1974 Dünya Kupası dönüşü, ilginç bir olay yaşandı. Malmö, teknik direktör değişikliğine gitmişti. Daha 26 yaşına yeni girmiş, İngiliz Bob Houghton, takımın başına getirilmişti. Takım kaptanı Krister Kristensson ve Bosse’den küçüktü. Takımın yaz hazırlıklarına başladığı ilk gün soyunma odasına girdi ve direk bu iki oyuncunun yanına gitti. İkisine de ismi ile hitap ederek, “Size çok güveniyorum ve bu sezon yakalayacağımız başarıda en büyük pay ikinizin olacak.” dedi. Bu hem Bo Lasson’nuı hem de kaptan Kristensson’nu çok etkiledi ve gerçekten de sadece o sezon değil, Malmö önlerindeki dört sezona damgasını vurmayı başardı. 74, 75 ve 77’de üç kez şampiyon oldular, ayrıca 74, 75 de iki kez de İsveç kupasını alarak duble yapmayı da başardılar. Ancak kulüp tarihin en önemli, sezonu 1978-79 sezonu oldu. Avrupa Kupası’na katılmayı başaran takım, tarihinde bir ilki başararak üst turlara doğru ilerlemeye başladı.
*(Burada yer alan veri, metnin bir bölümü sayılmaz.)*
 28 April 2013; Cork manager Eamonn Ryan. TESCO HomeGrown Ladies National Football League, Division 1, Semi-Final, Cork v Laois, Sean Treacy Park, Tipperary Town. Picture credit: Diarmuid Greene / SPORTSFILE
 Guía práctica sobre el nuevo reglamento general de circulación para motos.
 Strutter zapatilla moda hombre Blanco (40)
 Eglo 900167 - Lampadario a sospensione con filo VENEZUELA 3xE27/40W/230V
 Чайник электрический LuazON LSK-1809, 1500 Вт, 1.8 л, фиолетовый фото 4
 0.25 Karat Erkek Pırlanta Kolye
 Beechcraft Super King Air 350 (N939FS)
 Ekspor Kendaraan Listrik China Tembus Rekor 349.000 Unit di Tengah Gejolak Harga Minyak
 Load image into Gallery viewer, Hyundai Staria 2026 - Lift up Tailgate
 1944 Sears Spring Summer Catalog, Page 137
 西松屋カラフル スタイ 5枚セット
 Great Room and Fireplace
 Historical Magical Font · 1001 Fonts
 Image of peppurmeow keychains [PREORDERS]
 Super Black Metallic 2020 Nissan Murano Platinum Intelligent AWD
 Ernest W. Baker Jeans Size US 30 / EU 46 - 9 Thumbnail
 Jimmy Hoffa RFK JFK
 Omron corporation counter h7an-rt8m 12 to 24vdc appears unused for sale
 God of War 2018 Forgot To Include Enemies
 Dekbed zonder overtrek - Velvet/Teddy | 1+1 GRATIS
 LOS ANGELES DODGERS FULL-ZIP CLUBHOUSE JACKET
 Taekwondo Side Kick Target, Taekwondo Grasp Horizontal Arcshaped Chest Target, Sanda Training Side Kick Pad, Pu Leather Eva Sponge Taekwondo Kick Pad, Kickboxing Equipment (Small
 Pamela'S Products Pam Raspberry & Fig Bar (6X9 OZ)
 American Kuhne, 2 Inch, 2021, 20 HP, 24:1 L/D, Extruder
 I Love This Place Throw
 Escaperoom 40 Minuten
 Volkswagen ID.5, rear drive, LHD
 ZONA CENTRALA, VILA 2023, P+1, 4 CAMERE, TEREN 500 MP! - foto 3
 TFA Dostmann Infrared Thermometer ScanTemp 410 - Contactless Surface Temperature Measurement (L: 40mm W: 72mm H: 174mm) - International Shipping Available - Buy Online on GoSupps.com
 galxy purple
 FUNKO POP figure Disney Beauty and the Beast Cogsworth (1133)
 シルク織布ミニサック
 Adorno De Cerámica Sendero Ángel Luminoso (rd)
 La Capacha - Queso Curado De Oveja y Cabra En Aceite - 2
Arvrupa Kupası, çeyrek final maçı ikinci ayağı İsveç’te oynanıyordu. Rakip Polonyalı Wisla Krakow’du. İlk maç Polonya’da 2-1 Krakow’un üstünlüğü ile bitmişti. Maç 0-0 gidiyordu ve kupada devem etmek için artık gol atmaları gerekiyordu. 32’inci dakikada sarı saçlı, yakışıklı adam, ileride hafif sola doğru kaçıp kendini boşa çıkardı. Top ona geldiğinde ise tribünler hemen ayağa fırladı. Ancak Krakowlu oyuncu öyle bir müdahalede bulundu ki, Bosse yere yığıldı. Acı içinde dizini tutuyordu. Oyuna devam edemedi. Dizinden ciddi bir sakatlık geçirmişti bu acı oynamasına izin vermiyordu. Malmö o maçı 4-1 kazandı ve yoluna devam etti. Ancak artık yanlarında Bosse olmayacaktı. Sol tarafta topla buluştuğu o an, mavi formasıyla sahada geçireceği son an olmuştu. Takım yarı finalde de Austria Viienna’yı geçerek finalde Nottingham Forest’ın rakibi oldu. Ancak İngilizlere karşı koyamadılar ve 1-0 yenilerek kupayı kaptırdılar. Hala daha hangi Malmölü’ye sorsanız, Bo Lassron olsaydı o kupanın şimdi kendi müzelerinde olacağını söyler. Larsson da yıllar sonra geriye dönüp baktığında o gün sahada olup arkadaşları için hiçbir yapamamanın ne kadar acı verici olduğunu söyler.
“Bu zamana kadar birçok şeyin parçası oldum. Kaybedilmiş bir maçı çok fazla düşünmemek gerek. Fakat böyle bir maçın içinde olmamak, böyle bir şeyi deneyimlemek çok trajikti.”